The body -\alpha < \theta < \alpha, 0 \le r < a is supported at r = a and loaded only by a uniform antiplane shear traction \sigma_{\theta z} = S on the surface \theta = \alpha, the other surface being traction-free.

A body loaded in antiplane shear

Find:

Find the complete stress field in the body, using strong boundary conditions on \theta = \pm\alpha and weak conditions on r = a.

[Hint: Since the traction \sigma_{\theta z} is uniform on the surface \theta = \alpha, from the expression for antiplane stress we can see that the displacement varies with r^1 = r. The most general solution for the equilibrium equation for this behavior is u(r,\theta) = Ar\cos\theta + Br\sin\theta]

Solution [edit]

Step 1: Identify boundary conditions

\begin{align} \text{at}~ r & = 0 ~;~~ u_r = 0, u_{\theta} = 0 \\ \text{at}~ r & = a ~;~~ u_r = 0, u_{\theta} = 0, u_{z} = 0 \\ \text{at}~ \theta & = -\alpha ~;~~ t_{\theta} = 0, t_{r} = 0, t_{z} = 0 \\ \text{at}~ \theta & = \alpha ~;~~ t_{\theta} = 0, t_{r} = 0, t_{z} = S \end{align}

The traction boundary conditions in terms of components of the stress tensor are

\begin{align} \text{at}~ \theta & = -\alpha ~;~~ \sigma_{\theta r} = 0, \sigma_{\theta\theta} = 0, \sigma_{\theta z} = 0 \\ \text{at}~ \theta & = \alpha ~;~~ \sigma_{\theta r} = 0, \sigma_{\theta\theta} = 0, \sigma_{\theta z} = S \end{align}

Step 2: Assume solution

Assume that the problem satisfies the conditions required for antiplane shear. If \sigma_{\theta z} is to be uniform along \theta=\alpha, then

\sigma_{\theta z} = \frac{\mu}{r} \frac{\partial u_z}{\partial \theta} = C

or,

\frac{\partial u_z}{\partial \theta} = \frac{Cr}{\mu}

The general form of u_z that satisfies the above requirement is

u_z(r,\theta) = Ar\cos\theta + Br\sin\theta + C

where A, B, C are constants.

Step 3: Compute stresses

The stresses are

\begin{align} \sigma_{\theta z} & = \frac{\mu}{r} \frac{\partial u_z}{\partial \theta} = \mu \left(-A\sin\theta + B\cos\theta\right) \\ \sigma_{rz} & = \mu \frac{\partial u_z}{\partial r} = \mu \left(A\cos\theta + B\sin\theta\right) \end{align}

Step 4: Check if traction BCs are satisfied

The antiplane strain assumption leads to the \sigma_{\theta\theta} and \sigma_{r\theta} BCs being satisfied. From the boundary conditions on \sigma_{\theta z}, we have

\begin{align} 0 & = \mu \left(A\sin\alpha + B\cos\alpha\right) \\ S & = \mu \left(-A\sin\alpha + B\cos\alpha\right) \end{align}

Solving,

A = -\frac{S}{2\mu\sin\alpha} ~;~~ B = \frac{S}{2\mu\cos\alpha}

This gives us the stress field

\sigma_{\theta z} = \frac{S}{2} \left(\frac{\sin\theta}{\sin\alpha} + \frac{\cos\theta}{\cos\alpha}\right) ~;~~ \sigma_{rz} = \frac{S}{2} \left(-\frac{\cos\theta}{\sin\alpha} + \frac{\sin\theta}{\cos\alpha}\right)

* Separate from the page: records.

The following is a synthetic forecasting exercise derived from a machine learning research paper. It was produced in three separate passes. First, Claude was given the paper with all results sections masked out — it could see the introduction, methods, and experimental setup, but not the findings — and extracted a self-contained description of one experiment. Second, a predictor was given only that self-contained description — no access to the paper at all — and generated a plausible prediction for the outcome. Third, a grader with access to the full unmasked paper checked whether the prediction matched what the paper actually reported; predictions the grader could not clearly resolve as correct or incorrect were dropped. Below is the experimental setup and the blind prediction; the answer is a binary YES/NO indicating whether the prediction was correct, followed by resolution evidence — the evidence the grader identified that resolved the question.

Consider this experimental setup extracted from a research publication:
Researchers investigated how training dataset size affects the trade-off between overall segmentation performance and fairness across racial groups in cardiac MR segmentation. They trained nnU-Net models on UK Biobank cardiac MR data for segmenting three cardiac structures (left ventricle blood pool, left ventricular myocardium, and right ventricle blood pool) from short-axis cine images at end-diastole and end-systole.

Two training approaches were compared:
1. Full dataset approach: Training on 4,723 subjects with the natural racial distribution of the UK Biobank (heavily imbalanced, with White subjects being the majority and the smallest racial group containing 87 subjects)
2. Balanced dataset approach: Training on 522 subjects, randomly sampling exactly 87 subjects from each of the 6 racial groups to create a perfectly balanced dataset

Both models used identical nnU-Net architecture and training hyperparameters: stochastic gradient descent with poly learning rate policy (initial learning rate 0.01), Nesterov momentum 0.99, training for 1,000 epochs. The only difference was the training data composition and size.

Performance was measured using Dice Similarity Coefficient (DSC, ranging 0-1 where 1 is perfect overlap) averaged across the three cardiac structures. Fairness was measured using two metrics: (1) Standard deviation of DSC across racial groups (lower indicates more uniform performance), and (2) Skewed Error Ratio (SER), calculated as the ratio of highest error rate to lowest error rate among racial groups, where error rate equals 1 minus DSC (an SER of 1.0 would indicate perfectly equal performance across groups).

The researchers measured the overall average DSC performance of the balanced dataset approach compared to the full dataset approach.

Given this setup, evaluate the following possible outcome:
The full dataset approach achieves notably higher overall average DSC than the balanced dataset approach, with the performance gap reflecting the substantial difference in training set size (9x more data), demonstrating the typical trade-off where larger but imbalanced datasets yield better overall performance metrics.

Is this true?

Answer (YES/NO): YES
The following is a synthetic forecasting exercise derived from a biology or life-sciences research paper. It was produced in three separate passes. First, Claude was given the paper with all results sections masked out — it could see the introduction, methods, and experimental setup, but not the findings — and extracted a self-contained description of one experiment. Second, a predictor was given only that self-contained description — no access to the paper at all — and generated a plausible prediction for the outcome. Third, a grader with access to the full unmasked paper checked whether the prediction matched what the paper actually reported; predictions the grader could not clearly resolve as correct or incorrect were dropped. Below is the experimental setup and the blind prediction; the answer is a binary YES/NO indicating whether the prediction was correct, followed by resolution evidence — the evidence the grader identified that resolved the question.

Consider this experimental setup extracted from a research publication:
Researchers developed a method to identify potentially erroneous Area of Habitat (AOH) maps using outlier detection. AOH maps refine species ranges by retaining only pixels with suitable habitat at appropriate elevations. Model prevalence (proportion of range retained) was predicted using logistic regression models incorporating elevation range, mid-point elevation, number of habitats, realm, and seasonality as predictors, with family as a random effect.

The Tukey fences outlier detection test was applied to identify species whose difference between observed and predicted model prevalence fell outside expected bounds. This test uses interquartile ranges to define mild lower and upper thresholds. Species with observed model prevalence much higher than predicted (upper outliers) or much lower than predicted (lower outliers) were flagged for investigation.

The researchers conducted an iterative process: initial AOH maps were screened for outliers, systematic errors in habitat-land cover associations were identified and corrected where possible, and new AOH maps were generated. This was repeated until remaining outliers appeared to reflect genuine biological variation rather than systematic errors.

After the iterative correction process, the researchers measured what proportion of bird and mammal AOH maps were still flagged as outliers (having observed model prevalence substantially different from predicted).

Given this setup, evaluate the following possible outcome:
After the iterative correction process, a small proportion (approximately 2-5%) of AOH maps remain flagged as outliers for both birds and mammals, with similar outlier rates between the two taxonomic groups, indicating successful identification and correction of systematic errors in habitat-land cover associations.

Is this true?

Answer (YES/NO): YES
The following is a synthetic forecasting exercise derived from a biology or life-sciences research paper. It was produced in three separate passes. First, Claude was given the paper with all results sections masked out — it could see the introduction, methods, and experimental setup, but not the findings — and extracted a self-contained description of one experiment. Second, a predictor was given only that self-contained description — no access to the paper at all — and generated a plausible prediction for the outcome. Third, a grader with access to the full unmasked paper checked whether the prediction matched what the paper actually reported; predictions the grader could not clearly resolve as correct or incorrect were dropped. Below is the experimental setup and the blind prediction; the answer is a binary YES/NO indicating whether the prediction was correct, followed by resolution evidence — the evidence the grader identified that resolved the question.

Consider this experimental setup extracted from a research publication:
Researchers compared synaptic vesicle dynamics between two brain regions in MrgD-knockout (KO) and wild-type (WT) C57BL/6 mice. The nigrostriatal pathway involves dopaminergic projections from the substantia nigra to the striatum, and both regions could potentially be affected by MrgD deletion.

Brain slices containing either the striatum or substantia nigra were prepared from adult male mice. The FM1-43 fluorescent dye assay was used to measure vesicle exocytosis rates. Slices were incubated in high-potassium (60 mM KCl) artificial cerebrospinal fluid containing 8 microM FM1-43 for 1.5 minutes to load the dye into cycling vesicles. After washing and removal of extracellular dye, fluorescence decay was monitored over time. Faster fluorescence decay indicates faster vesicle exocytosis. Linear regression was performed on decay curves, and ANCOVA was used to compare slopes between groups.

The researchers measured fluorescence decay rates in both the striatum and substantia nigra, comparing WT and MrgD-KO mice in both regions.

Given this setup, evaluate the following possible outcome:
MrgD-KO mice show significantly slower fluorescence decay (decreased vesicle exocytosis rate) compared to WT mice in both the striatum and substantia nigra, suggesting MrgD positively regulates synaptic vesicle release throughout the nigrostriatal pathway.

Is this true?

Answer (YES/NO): YES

Step 5: Compute displacements

The displacement field is

u_z(r,\theta) = \frac{Sr}{2\mu}\left(-\frac{\cos\theta}{\sin\alpha} + \frac{\sin\theta}{\cos\alpha}\right) + C

where the constant C corresponds to a superposed rigid body displacement.

Step 6: Check if displacement BCs are satisfied

The displacement BCs on u_r and u_{\theta} are automatically satisfied by the antiplane strain assumption. We will try to satisfy the boundary conditions on u_z in a weak sense, i.e, at r = a,

\int_{-\alpha}^{\alpha} u_z(a, \theta) d\theta = 0~.

This weak condition does not affect the stress field. Plugging in u_z,

\begin{align} 0 & = \int_{-\alpha}^{\alpha} u_z(a, \theta) d\theta \\ & = \frac{Sa}{2\mu}\int_{-\alpha}^{\alpha} \left(-\frac{\cos\theta}{\sin\alpha} + \frac{\sin\theta}{\cos\alpha} + C\frac{2\mu}{Sa}\right) d\theta \\ & = \frac{Sa}{2\mu}\int_{-\alpha}^{\alpha} \left(-\frac{\cos\theta}{\sin\alpha} + \frac{\sin\theta}{\cos\alpha} + C\frac{2\mu}{Sa}\right) d\theta \\ & = \frac{Sa}{2\mu}\left[ \left(-\frac{\sin\theta}{\sin\alpha} - \frac{\cos\theta}{\cos\alpha} + C\theta\frac{2\mu}{Sa}\right) \right]_{-\alpha}^{\alpha} \\ & = \frac{Sa}{2\mu} \left(-2\frac{\sin\alpha}{\sin\alpha} + 2C\alpha\frac{2\mu}{Sa}\right) \\ & = -\frac{Sa}{\mu} + C\alpha \end{align}

Therefore,

C = \frac{Sa}{2\mu\alpha}

The approximate displacement field is

u_z(r,\theta) = \frac{S}{2\mu}\left(-r\frac{\cos\theta}{\sin\alpha} + r\frac{\sin\theta}{\cos\alpha} + a\frac{1}{\alpha}\right)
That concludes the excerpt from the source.